How much background knowledge do you expect your doctor to have? Even if the doctor is a dermatologist, you would expect him to have at least some basic knowledge on brain tumors and heart attacks. If your cousin was a doctor, you would ask his opinion about the headaches you have been having lately even if he was an orthopedist, because doctors are supposed to know more about this stuff than lay people.
Writers are professionals on writing. You are supposed to know more about writing than lay people. You may not have yet digested Jung if you are a teenager just beginning to put your ideas on paper, but if you want to turn pro, eventually you will have to acquire an arsenal of knowledge befitting your profession.
Stephen King said that any writer must read a lot of books from a diverse range of categories, or you will not have the tools to write. But it is not just tools or raw materials. It is a professional body of knowledge that will separate you from the amateurs.
I have always had this inferiority complex about books. I keep feeling inadequate about the quantity and quality of my reading. I wish I could say that I read more. Much, much more. There are just so many books I haven’t read and I believe I must read. But I know that I will never get around to it.

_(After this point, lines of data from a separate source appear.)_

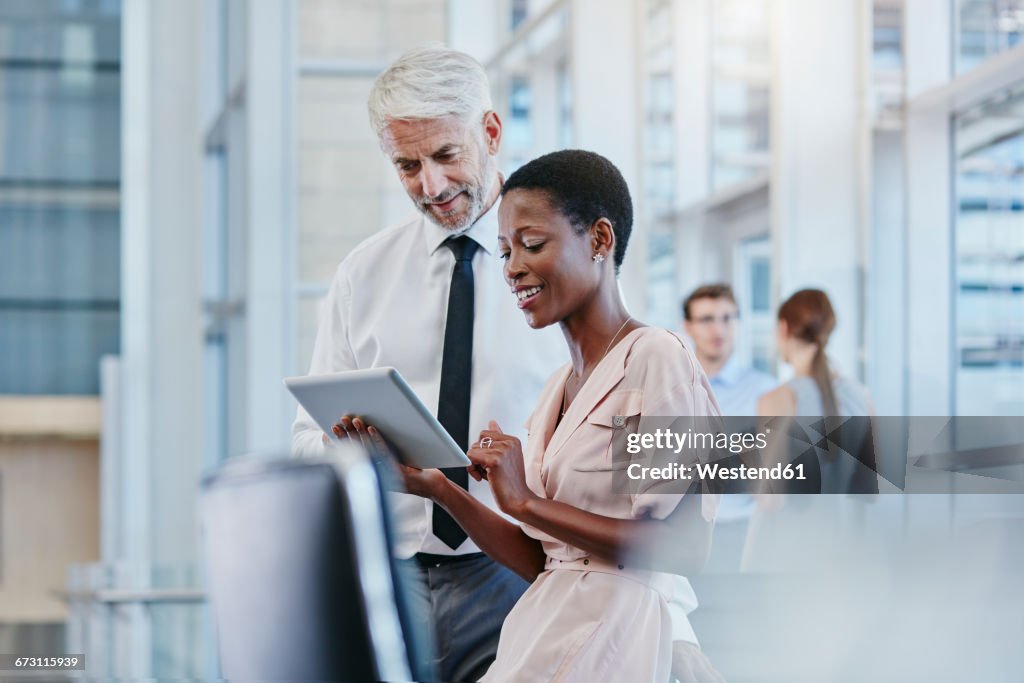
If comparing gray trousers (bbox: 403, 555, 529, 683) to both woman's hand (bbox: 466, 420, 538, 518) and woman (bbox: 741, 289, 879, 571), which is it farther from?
woman (bbox: 741, 289, 879, 571)

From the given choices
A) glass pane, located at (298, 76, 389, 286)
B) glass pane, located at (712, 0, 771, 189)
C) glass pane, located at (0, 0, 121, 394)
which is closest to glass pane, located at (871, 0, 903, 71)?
glass pane, located at (712, 0, 771, 189)

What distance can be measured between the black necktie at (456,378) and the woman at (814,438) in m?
1.28

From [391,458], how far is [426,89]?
1.81 feet

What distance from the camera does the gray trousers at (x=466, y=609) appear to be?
196 centimetres

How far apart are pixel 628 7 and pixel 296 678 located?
4343 mm

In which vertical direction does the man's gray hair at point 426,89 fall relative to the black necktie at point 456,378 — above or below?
above

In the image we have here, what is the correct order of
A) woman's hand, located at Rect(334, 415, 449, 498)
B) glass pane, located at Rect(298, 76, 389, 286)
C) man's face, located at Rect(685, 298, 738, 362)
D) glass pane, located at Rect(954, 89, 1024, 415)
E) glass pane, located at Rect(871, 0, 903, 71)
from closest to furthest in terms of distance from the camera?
woman's hand, located at Rect(334, 415, 449, 498), glass pane, located at Rect(954, 89, 1024, 415), glass pane, located at Rect(871, 0, 903, 71), man's face, located at Rect(685, 298, 738, 362), glass pane, located at Rect(298, 76, 389, 286)

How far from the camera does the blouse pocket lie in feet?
4.85

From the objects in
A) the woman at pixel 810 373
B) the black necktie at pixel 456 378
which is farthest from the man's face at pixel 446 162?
the woman at pixel 810 373

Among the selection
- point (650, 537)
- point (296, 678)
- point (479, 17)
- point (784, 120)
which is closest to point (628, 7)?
point (784, 120)

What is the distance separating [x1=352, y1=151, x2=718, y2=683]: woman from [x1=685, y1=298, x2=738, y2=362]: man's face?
2.65 m

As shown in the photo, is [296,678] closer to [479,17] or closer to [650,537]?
[650,537]

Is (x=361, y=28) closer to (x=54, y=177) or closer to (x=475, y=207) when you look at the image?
(x=54, y=177)

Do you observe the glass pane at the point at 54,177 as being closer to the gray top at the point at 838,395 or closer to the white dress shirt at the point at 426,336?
the gray top at the point at 838,395
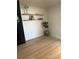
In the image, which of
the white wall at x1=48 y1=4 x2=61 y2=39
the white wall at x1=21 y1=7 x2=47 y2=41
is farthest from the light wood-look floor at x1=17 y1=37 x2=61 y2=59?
the white wall at x1=48 y1=4 x2=61 y2=39

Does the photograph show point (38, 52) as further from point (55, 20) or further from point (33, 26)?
point (55, 20)

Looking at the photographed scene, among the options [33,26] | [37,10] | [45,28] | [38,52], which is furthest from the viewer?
[45,28]

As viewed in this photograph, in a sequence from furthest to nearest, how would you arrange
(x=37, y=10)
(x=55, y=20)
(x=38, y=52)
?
(x=55, y=20), (x=37, y=10), (x=38, y=52)

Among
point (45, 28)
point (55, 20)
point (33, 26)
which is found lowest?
point (45, 28)

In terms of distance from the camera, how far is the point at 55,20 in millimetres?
5266

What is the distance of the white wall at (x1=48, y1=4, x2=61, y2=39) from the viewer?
16.5 ft

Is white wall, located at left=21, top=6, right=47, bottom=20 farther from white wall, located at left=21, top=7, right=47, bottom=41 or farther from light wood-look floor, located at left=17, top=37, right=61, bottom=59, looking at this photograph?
light wood-look floor, located at left=17, top=37, right=61, bottom=59

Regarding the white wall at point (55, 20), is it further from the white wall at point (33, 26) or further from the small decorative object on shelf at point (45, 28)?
the white wall at point (33, 26)

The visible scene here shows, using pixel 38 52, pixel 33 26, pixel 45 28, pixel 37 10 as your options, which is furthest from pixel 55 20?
pixel 38 52

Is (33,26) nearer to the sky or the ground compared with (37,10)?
nearer to the ground

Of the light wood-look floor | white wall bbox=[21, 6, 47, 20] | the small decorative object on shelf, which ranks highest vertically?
white wall bbox=[21, 6, 47, 20]

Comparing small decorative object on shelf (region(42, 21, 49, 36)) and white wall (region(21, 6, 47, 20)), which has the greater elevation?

A few years ago I built a house and moved out of the house I rented. I never considered myself a big reader or even a sufficient reader, so books were not a priority in the design of the house. In the house I rented, I kept the books in an assortment of old shelves, most of them cheap, old and in poor condition. I also used crates and cardboard boxes stacked on top of each other to serve as bookshelves. When I moved out of the old house, I thought I would just take the books to the used book store and be done with them. I would only keep a small fraction of the books I liked. It was only after I made five trips to the used bookstore, unloading five or six crates of books each time, that I realized it was not making a visible dent in the amount of books in the house. That was when I finally took a tape measure and measured how much shelf space there was in the house. I measured side to side the length of every shelf, crate and cardboard box that contained the books and added them up. It turned out that I had forty nine meters of shelf space in my small home.
And this is coming from a person whose reading has been utterly inadequate. I have never gotten around to most of the authors I know I must read. I know I should read all of J.R.R.Tolkien, C.S.Lewis and G.R.R.Martin along with a host of classic fantasy like Mary Shelley, William Morris, and George MacDonald. I know I must read all of Doyle, Sayers, Christie, James and Chandler. I have to read more philosophy, more psychology, more history, more poetry and more classic literature. I haven’t read even the bare mandatory levels of Stendhal, Balzac, Dumas, Hugo, Flaubert, Voltaire, Rousseau, or Pushkin, Gogol, Turgenev, Dostoyevsky, Tolstoy, Chekov, or Goethe, Schiller, Hegel, Mann, Hesse and all the other bare minimum basic authors of the cannon. I can’t even get around to the authors I want to read like Bellow, Conrad, Updike, Le Carre, Leonard, Irving, and Follet. The wall of books that I haven’t read can stop an army. How do real writers do it?
I can make excuses. I can say that I have no time to read because I am a busy professional with preposterous working hours, no real vacations, and few real weekends. But the truth is, I have a serious lack of reading because I too was one of those silly young people who was more interested in writing than reading. Is it any surprise? I was always a bad listener and incessant talker, like so many people.
If you are a young writer, my advice to you is to start reading now. With luck and persistence, you will have enough reading under your belt to call yourself a writer by the time you turn fifty. But if you get caught up in the ego trip of writing too long, you will never attain what amounts to the board certification that makes a doctor a doctor, the flight time that makes a pilot a pilot, which in this case is the track record of reading that makes a writer a writer.